Des médicaments expérimentaux existent également. La prise en charge médicamenteuse ne remplace cependant pas les mesures plus classiques concernant l'alimentation[18].
Traitement chirurgical
Hospitalisation
La privation complète de nourriture, bien qu'efficace[5], est controversée[21]. Elle doit être surveillée et entraîne une perte importante de protéines[5].
Suivi
Un suivi permet d'évaluer que l'animal supporte bien le régime[1].

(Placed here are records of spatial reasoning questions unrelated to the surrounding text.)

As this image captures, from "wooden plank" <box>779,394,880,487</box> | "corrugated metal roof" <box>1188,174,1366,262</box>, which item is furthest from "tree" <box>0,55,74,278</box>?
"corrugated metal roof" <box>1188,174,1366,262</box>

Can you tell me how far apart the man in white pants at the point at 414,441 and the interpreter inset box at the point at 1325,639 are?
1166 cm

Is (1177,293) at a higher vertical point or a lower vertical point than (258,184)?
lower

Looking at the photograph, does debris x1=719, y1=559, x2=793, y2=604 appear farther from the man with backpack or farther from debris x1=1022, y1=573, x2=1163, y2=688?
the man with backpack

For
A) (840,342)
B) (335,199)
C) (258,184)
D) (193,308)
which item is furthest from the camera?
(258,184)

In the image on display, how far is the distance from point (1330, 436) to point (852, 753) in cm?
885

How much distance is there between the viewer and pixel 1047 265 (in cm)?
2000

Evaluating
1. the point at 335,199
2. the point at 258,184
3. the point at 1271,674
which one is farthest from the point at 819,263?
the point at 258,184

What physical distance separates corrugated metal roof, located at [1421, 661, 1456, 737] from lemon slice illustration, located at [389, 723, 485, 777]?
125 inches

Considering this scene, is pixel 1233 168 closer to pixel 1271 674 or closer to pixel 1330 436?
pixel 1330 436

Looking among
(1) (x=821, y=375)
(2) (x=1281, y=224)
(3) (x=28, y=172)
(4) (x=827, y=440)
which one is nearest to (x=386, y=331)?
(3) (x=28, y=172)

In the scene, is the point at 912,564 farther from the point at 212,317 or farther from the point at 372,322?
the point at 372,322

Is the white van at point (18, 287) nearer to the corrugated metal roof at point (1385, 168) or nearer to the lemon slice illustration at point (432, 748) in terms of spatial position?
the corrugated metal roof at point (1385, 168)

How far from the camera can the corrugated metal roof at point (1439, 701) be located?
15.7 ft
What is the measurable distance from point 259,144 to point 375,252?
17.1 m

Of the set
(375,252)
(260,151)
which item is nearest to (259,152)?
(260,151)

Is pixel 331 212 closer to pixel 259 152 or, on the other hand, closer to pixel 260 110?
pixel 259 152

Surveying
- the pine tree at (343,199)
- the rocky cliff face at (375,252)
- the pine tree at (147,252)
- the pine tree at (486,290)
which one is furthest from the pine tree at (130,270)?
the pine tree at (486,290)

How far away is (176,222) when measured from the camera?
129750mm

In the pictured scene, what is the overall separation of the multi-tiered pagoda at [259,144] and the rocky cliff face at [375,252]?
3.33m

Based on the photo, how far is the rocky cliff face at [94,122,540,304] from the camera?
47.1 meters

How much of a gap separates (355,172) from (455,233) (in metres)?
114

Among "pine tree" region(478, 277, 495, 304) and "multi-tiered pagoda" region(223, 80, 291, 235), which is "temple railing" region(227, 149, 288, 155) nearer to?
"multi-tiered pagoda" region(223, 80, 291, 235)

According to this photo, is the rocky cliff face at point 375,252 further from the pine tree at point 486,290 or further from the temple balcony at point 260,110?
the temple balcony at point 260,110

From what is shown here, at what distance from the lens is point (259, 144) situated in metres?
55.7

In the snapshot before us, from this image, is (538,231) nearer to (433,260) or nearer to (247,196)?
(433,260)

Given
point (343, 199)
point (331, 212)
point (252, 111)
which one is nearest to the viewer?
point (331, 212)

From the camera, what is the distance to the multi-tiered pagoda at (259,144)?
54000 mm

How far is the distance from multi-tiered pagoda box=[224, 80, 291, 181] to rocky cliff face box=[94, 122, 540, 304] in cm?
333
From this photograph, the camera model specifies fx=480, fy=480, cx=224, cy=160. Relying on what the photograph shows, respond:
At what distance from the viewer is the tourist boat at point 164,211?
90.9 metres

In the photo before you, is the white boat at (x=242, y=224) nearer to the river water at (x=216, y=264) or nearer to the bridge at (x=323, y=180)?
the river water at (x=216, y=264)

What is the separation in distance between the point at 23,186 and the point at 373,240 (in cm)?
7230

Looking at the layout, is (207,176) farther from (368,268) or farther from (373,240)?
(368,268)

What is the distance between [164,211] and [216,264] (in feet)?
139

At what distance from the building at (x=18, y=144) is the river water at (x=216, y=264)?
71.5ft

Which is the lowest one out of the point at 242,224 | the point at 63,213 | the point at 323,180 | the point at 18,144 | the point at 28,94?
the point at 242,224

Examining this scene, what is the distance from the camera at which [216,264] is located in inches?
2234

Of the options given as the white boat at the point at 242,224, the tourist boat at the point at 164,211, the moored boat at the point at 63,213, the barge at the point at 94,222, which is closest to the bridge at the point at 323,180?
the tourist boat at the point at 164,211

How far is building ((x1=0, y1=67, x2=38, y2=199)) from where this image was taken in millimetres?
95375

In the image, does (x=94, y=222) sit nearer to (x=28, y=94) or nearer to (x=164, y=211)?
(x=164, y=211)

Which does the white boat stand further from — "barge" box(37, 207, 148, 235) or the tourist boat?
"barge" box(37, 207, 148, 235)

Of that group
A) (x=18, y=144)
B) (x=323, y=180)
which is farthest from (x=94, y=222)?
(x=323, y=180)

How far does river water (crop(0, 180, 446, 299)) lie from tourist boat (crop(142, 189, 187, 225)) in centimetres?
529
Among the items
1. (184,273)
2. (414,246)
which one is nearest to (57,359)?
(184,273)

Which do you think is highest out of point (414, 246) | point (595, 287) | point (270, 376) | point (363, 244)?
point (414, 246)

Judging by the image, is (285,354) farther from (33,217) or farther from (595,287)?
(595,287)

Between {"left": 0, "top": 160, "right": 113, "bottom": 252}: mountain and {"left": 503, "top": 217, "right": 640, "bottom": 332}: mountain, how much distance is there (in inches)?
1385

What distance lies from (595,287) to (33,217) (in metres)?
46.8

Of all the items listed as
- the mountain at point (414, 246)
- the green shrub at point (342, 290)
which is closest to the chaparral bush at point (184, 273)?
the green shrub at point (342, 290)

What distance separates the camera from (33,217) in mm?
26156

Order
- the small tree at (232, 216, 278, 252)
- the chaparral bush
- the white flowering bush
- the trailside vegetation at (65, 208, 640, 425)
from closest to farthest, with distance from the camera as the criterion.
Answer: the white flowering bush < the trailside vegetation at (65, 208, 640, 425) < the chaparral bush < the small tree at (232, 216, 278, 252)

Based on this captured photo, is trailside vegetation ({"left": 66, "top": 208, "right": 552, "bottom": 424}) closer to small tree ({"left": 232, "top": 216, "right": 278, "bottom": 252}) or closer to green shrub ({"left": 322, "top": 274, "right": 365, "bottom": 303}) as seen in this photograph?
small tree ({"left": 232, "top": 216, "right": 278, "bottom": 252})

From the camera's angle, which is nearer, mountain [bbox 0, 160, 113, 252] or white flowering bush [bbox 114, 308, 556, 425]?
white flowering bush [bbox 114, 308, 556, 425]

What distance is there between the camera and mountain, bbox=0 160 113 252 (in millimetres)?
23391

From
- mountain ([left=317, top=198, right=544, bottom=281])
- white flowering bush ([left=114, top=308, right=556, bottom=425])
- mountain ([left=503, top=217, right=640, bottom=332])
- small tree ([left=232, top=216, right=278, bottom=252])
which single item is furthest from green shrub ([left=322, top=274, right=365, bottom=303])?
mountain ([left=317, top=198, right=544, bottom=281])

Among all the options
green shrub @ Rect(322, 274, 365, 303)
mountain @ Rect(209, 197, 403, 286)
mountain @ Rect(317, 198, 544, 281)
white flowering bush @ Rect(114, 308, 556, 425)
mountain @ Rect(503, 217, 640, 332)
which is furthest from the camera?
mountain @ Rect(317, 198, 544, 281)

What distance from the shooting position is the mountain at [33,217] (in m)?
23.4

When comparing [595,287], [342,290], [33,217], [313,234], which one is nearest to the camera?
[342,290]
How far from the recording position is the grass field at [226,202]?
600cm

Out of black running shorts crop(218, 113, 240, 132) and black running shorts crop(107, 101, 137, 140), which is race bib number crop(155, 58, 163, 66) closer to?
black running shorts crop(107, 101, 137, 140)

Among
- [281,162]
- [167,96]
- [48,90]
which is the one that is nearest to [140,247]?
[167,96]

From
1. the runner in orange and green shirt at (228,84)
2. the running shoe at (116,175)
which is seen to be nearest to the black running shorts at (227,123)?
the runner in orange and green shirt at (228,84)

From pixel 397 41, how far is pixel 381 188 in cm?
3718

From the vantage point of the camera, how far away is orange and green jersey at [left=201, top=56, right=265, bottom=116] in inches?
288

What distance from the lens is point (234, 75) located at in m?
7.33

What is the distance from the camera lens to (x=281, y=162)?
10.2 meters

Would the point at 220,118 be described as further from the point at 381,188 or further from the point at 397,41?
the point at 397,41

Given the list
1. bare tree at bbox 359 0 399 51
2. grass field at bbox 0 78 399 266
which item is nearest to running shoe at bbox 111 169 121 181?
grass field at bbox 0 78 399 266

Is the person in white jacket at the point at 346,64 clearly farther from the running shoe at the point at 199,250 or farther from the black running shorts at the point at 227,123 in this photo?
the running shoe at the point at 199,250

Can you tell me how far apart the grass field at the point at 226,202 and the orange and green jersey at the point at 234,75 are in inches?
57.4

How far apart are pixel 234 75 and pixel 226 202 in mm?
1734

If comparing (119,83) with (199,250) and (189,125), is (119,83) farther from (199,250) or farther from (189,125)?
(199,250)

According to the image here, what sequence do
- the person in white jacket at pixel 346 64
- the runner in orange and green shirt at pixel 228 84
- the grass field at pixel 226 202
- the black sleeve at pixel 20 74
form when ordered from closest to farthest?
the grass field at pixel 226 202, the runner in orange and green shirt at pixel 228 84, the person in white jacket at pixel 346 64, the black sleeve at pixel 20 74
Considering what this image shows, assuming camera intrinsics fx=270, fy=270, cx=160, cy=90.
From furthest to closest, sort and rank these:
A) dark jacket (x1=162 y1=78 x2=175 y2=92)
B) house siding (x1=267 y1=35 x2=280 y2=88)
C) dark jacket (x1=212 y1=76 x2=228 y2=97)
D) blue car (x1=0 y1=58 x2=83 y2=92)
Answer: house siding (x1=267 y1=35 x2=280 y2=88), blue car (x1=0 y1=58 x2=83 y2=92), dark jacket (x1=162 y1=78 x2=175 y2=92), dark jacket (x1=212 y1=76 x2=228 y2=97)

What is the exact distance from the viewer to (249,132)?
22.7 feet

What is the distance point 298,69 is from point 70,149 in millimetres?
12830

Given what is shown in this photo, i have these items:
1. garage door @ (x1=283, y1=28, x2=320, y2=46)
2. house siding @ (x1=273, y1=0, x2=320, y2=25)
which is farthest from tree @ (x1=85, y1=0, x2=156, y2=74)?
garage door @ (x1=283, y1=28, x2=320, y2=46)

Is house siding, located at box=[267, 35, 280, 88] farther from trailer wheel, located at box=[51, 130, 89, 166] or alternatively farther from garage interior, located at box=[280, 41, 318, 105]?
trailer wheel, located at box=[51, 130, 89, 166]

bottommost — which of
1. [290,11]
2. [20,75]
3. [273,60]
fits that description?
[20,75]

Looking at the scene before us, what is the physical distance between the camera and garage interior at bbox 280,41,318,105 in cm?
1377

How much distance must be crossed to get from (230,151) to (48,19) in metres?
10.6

Il est nécessaire que les propriétaires adhèrent à la prise en charge de leur animal, tout en étant accompagnés du vétérinaire[1]. Les propriétaires ont tendance à sous-estimer l'importance du surpoids chez leur animal.
La perte de poids nécessite que le propriétaire abandonne de mauvaises habitudes alimentaires vis-à-vis de son chien, comme le fait de lui donner des restes de table[13].
Maintien du poids
L'animal entre dans une phase de maintien du poids une fois que son poids-cible est atteint[15].
Il est possible de poursuivre un régime si l'animal a facilement tendance à l'obésité[15].
Répercussions de la perte de poids
La diminution du poids corporel a pour effet d'améliorer la fonction respiratoire, . La qualité de vie est également augmentée[13].
Un effet rebond est possible, en particulier lorsque la perte de poids a été importante et rapide[16]. Cet effet peut être limité avec la poursuite d'habitudes acquises pendant le régime, comme la mesure de la quantité de nourriture donnée[12].
Prévention
Une réduction de l'apport alimentaire d'un tiers ou l'augmentation de l'exercice physique après la stérilisation sont indiqués[4].
Les propriétaires de chiens ont tendance à sous-estimer le surpoids de leur animal[12]. Les vétérinaires doivent mesurer score corporel pour en discuter[12]
Il est conseillé de sensibiliser les propriétaires à la diminution des besoins en nourriture de leur animal après la stérilisation[12], à les encourager à mesurer la quantité de nourriture donnée[12], et de limiter les friandises distribuées[12].